TEXT SECTION:
━━━━━━━━━━━━━━━━

My daughter was laughed at in school when she said in all sincerity that she was going to England for holiday and she has been ‘sold’ the idea that Queen Elizabeth II was her English Queen, over the last year, with celebrations taking place in the school for the Jubilee and even the wedding of Prince William and Kate Middleton.

When there are so many factors seemingly working against the free expression of the Cornish to assert their identity, why an increasing number of children are recording their identity on the PLASC survey as Cornish is a fact that is certainly worth exploring. The two obvious explanations as to why there is an increase in the number of children recorded as Cornish on the PLASC survey are that either family members are filling out the forms for the children or the children themselves are self-identifying themselves as Cornish. The role of the family and school in promoting Cornish identity is certainly worth further exploration.

It would be interesting to find out if people in Cornwall increasingly feel antagonised by the lack of recognition, promotion or protection for Cornish identity, which has resulted in a growing surge of Cornish expression or whether people are finally feeling more confident about expressing themselves as Cornish. It could also be the case of course that the younger generation feel more Cornish than their forebears. In Cornwall the Cornish people are part of a local minority culture within a minority culture within a wider UK societal context. If some form of crisis is needed to resolve issues of identity, as it has been suggested by researchers, then the Cornish – at both a local and wider level – certainly have that in Cornwall.

Lets put the future into the hands of the young people and give them the opportunities they need to express their Cornishness.

It is certainly worth bearing in mind that children are aware of their identities in a much deeper way that they are sometimes given credit for. My daughter, who is now six years of age and has a French mother, a Welsh father, was born in France, but spent the first three years of her life in the Basque Country and the latter three years in Cornwall, says to me that she is Spanish, Welsh and French. A Cornish identity does not really feature at all, despite the fact that I have used Cornish in the home since she was born. But to provoke me she said the other day that she was supporting England in the rugby, but wouldn’t say that she is English, despite the English national curriculum culture that she is exposed to. Research has shown that children are aware of their identity at a very young age and at 3 years of age my daughter used to add de Pamplona to the end of her name.

━━━━━━━━━━━━━━━━

TASKS TO CARRY OUT:
[1] Answer these questions about the passage on Cornish identity:
(a) How old is the writer's daughter now?
(b) On which survey are more children being recorded as Cornish?
(c) What did the daughter add to the end of her name at three years of age?
[2] Write out the passage on Cornish identity word for word, starting with "It would be" and going on through "that in Cornwall.".
[3] For each statement below, say yes or no depending on whether it agrees with the passage on Cornish identity, and quote the words that decide it.
(a) The daughter spent the first three years of her life in the Basque Country.
(b) The daughter names Cornish among the identities she claims.
(c) The daughter said she is English.

DATA EXCERPTS:
━━━━━━━━━━━━━━━━

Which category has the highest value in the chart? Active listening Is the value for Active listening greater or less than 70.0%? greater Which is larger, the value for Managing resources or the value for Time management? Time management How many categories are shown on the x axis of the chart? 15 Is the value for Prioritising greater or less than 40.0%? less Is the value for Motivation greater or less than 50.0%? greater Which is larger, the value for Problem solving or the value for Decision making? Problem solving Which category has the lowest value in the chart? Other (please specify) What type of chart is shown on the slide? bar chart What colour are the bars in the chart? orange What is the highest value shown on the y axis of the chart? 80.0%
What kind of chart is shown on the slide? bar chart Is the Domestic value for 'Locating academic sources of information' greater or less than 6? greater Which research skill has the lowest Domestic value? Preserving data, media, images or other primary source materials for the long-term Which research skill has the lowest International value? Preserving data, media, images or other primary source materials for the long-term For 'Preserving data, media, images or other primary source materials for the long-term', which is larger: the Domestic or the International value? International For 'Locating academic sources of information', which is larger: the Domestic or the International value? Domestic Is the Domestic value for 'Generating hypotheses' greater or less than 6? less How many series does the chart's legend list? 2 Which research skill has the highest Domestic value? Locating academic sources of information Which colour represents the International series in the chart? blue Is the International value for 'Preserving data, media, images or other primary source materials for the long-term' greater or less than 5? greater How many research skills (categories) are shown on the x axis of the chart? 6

━━━━━━━━━━━━━━━━

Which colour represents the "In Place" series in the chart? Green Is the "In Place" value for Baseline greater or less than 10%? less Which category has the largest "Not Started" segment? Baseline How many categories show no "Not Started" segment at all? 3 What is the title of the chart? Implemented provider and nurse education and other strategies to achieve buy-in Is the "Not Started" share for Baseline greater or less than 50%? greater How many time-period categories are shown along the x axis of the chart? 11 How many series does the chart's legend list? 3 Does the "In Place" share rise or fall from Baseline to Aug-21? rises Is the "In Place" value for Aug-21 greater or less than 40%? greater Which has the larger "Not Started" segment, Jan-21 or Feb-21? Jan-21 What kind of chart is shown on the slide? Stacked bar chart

━━━━━━━━━━━━━━━━

ANSWERS TO THE TASKS:
[1]
(a) Six years of age.
(b) The PLASC survey.
(c) "de Pamplona".

[2]
It would be interesting to find out if people in Cornwall increasingly feel antagonised by the lack of recognition, promotion or protection for Cornish identity, which has resulted in a growing surge of Cornish expression or whether people are finally feeling more confident about expressing themselves as Cornish. It could also be the case of course that the younger generation feel more Cornish than their forebears. In Cornwall the Cornish people are part of a local minority culture within a minority culture within a wider UK societal context. If some form of crisis is needed to resolve issues of identity, as it has been suggested by researchers, then the Cornish – at both a local and wider level – certainly have that in Cornwall.

[3]
(a) Yes: "spent the first three years of her life in the Basque Country"
(b) No: "A Cornish identity does not really feature at all"
(c) No: "but wouldn’t say that she is English"